I can understand why both Labour and UKIP councillors have rushed headlong into the industrialisation of the port. It’s been losing money hand over fist for ages with total, externally audited, loses of £7.6 million over the past 5 years. But, instead of looking backwards for old-fashioned, dirty and polluting solutions to Ramsgate Port’s problems our councillors should be looking at modern, sustainable solutions which support and enhance Ramsgate’s and Thanet’s growing tourist economy which was valued at £293 million last year. That’s why I’ve been arguing for a long time that we should be looking at leisure uses for the port. And that’s why although, as a lifelong socialist, I may disagree with him on a lot of things, I support Ramsgate MP, Craig MacKinlay, 100 percent when he says that the port should be turned into a leisure hub. Craig you are spot on!!

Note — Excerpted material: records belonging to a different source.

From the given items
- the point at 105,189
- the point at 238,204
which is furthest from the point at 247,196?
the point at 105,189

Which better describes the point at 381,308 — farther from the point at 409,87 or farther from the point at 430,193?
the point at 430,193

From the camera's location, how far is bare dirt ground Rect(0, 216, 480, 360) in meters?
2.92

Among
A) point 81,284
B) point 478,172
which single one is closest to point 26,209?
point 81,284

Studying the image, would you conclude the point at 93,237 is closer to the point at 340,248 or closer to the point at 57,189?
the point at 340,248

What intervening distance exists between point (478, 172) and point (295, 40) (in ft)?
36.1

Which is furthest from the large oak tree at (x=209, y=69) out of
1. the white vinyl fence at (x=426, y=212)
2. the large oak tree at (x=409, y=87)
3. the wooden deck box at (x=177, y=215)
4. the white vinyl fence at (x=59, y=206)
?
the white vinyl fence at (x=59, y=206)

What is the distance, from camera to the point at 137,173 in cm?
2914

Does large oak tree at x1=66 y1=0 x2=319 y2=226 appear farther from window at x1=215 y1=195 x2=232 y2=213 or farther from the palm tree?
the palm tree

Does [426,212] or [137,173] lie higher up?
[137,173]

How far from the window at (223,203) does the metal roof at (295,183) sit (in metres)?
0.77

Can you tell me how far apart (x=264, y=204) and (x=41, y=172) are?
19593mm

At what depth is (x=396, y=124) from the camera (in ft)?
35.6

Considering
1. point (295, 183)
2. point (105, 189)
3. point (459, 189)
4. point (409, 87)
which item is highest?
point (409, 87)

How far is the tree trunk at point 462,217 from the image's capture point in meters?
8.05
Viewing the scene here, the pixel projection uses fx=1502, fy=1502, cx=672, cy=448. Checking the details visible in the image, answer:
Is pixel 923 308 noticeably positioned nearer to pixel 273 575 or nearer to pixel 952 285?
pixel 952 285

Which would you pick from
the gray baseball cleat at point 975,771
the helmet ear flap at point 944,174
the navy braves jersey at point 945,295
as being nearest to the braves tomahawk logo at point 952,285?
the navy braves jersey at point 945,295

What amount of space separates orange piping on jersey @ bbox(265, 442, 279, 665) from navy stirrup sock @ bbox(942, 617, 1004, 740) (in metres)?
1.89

But despite what Craig and I think and, much more importantly, despite what a rapidly growing number of Ramsgate residents are thinking, Thanet Council and its political bosses and senior officers remain steadfast in their determination to industrialise the port. And that determination has got me thinking that it’s not just Brett Aggregates and their plans for the port that we need to worry about, but the possibility that there might be other plans afoot to industrialise the port. Perhaps even a plan for Ramsgate Port to become colonised by the waste management industry.
The reason I’m suggesting this possibility is because, I’ve been studying the Kent Mineral and Waste Local Plan (KMWLP). This massive 213 page document got my brain ticking over and I began to see all manner of connections which suggested to me that Ramsgate Port was an ideal candidate to become a major waste management hub. Now I might be way off the mark but I’m going to set out my thoughts in this article and conduct further research to see if I can locate evidence to support what, I believe, is a very strong possibility. So let’s begin at the begin
The KMWLP, which was approved by Kent County Council, in summer 2016, explains how KCC plans to dispose of the growing volume of household and industrial waste produced in Kent up until 2030. It also explains how KCC plans to dispose of the growing volumes of domestic and industrial waste produced in London and which is exported to Kent for disposal. It made immediate sense to me that Ramsgate Port, with its newly refurbished berths and its massive unused land capacity could play a significant role in the processing of London’s waste. Loaded on to ships from the capital’s waste transfer stations the rubbish could be brought to Ramsgate, unloaded, sorted, recycled and the residue sent for incineration at a power generating Energy from Waste (EfW) plant located at the port or nearby location such as Richborough or maybe the former Manston Airport site. The risks involved in setting up such a hub would be low. The private waste management sector would happily pay for all the facilities including the EfW plant and employ the staff. In exchange for using the port they would pay rent to Thanet Council.Now this might all sound like speculative guess work and at this stage yes it is. But there are other bits of evidence I have come across which suggest to me that turning the port into a waste management hub is a distinct possibility. Fist Central Government is backing EfW as the best way to significantly reduce the traditional land-fill solution to waste management. It produced a guidance document for local authorities, “Energy from Waste”, in 2014 which encourages councils to support, through planning processes, the building of more EfW plants. Second there is only one EfW plant in Kent and the KMWLP says that several more will have to be built in the county to deal with the increasing volumes of waste. Third Thanet Council also appears to be actively planning to develop an EfW plant in the district. In the Budget 2017-18 Report which will be discussed by TDCs ruling UKIP Cabinet next week, it is stated that “reviews are underway to generate new and additional income. These reviews are… power generation on council owned sites”. This may well be power from solar panels but it could equally be power from an EfW plant fed by rubbish delivered by ship to Ramsgate Port and by lorries from elsewhere.
Finally, 2 senior members of TDCs Operational Services Department which manages Ramsgate Port - Director Gavin Waite and Head of Operational Services Geoff Dunne - have both previously worked in senior positions in the private waste management industry for Veolia and Serco. More likely than not, they will both have a good understanding of the EfW process and an appreciation of the potential of Ramsgate Port as a waste hub feeding the EfW plant. These bits of evidence lead to me conclude that Thanet Council and its UKIP political leadership is almost certainly planning on transforming Ramsgate Port into a major waste management hub. I will of course be following this up with Freedom of Information requests and will let you know what the reveal.
Most people I know would be aghast by the prospect of Ramsgate Port becoming a waste management hub. Such a development would despoil and blight the town’s seafront and massively conflict with Thanet’s and Ramsgate’s growing and successful visitor economy. It could easily destroy many more jobs than it creates. Whatever our political differences might be we should all be working together to resist any efforts by Thanet Council to turn the port into an industrialised, polluting, eyesore. The port should be a leisure hub not a rubbish hub.